Gli infermieri sono il volto umano della sanità, anche perché hanno questo privilegio di toccare le persone. Il tocco assistenziale è un gesto professionale, accompagnato da competenze e appropriatezza clinica, lavoriamo con le persone e con il loro corpo, abbiamo questo privilegio più di altri professionisti della sanità perché siamo presenti sulle 24 ore.

Che cosa è l’infermiere di famiglia?

Una figura su cui stiamo pensando da tempo. Al congresso abbiamo avuto modo di confrontarci con il ministero della Salute, con l’ Agenzia nazionale per i servizi sanitari, con l’ Università: la necessità è riconosciuta da tutti. Stiamo lavorando sulla creazione di reti territoriali, ma la strada è ancora lunga. I dati epidemiologici dicono che il nostro Paese invecchia, le malattie croniche toccano un terzo della popolazione: alcune sono ben controllate, altre si sommano a produrre fragilità e non autosufficienza. Abbiamo bisogno di disegnare un modello di sanità e di assistenza che superi la gestione solo ospedaliera, e punti sul territorio: e il ruolo degli infermieri può essere solo rinforzato e valorizzato.

È solo una questione di risparmio?

Il Servizio sanitario non è solo un costo, ma anche una risorsa. Deospedalizzare e garantire un’assistenza territoriale efficace risponde a criteri di appropriatezza economica, oltre che organizzativa e clinico-assistenziale. L’ospedale deve essere reso più efficace ed efficiente sulle patologie acute. Ma sulla cronicità occorrono modelli organizzativi diversi, più economici ma anche più appropriati, come i cosiddetti reparti di cure intermedie.

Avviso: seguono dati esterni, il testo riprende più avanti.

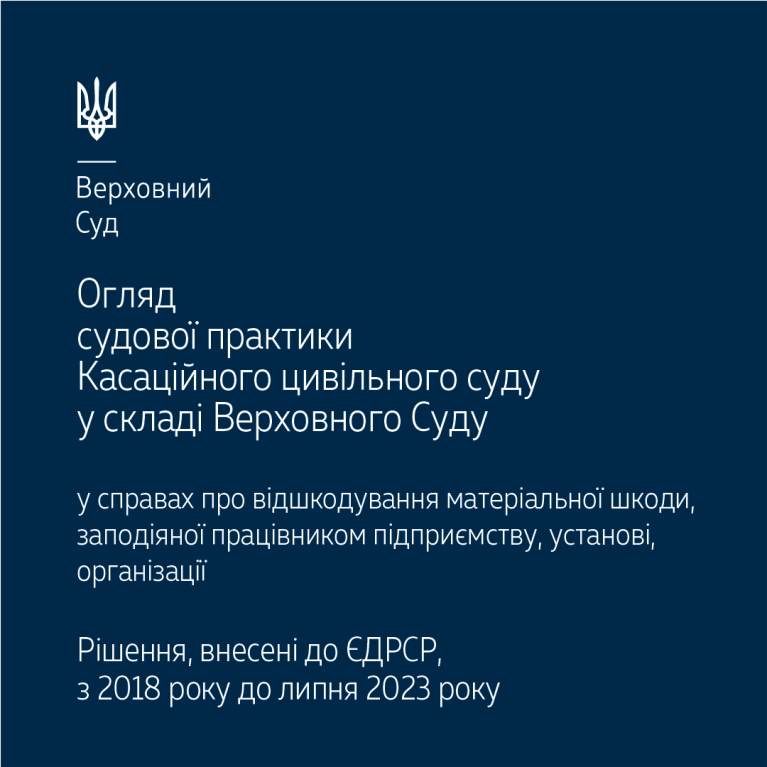 Верховний
Суд

Огляд
судової практики
Касаційного цивільного суду
у складі Верховного Суду

у справах про відшкодування матеріальної шкоди, заподіяної працівником підприємству, установі, організації

Рішення, внесені до ЄДРСР,
з 2018 року до липня 2023 року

Il direttore generale di Aifa, Mario Melazzini, ieri ha “aperto” alla prescrizione da parte degli infermieri, ma i medici hanno subito contestato l’idea. Che cosa ne pensa?

Forse è stato un po’ frainteso. Melazzini si è dimostrato disponibile a iniziare una riflessione e ha ben specificato che bisogna ridisegnare il quadro normativo, non è un percorso che si realizza domani. Si tratterebbe di presidi, ausili, alimentazioni speciali, medicazioni. È importante ragionarne, conciliando esigenze e aspettative di tutti.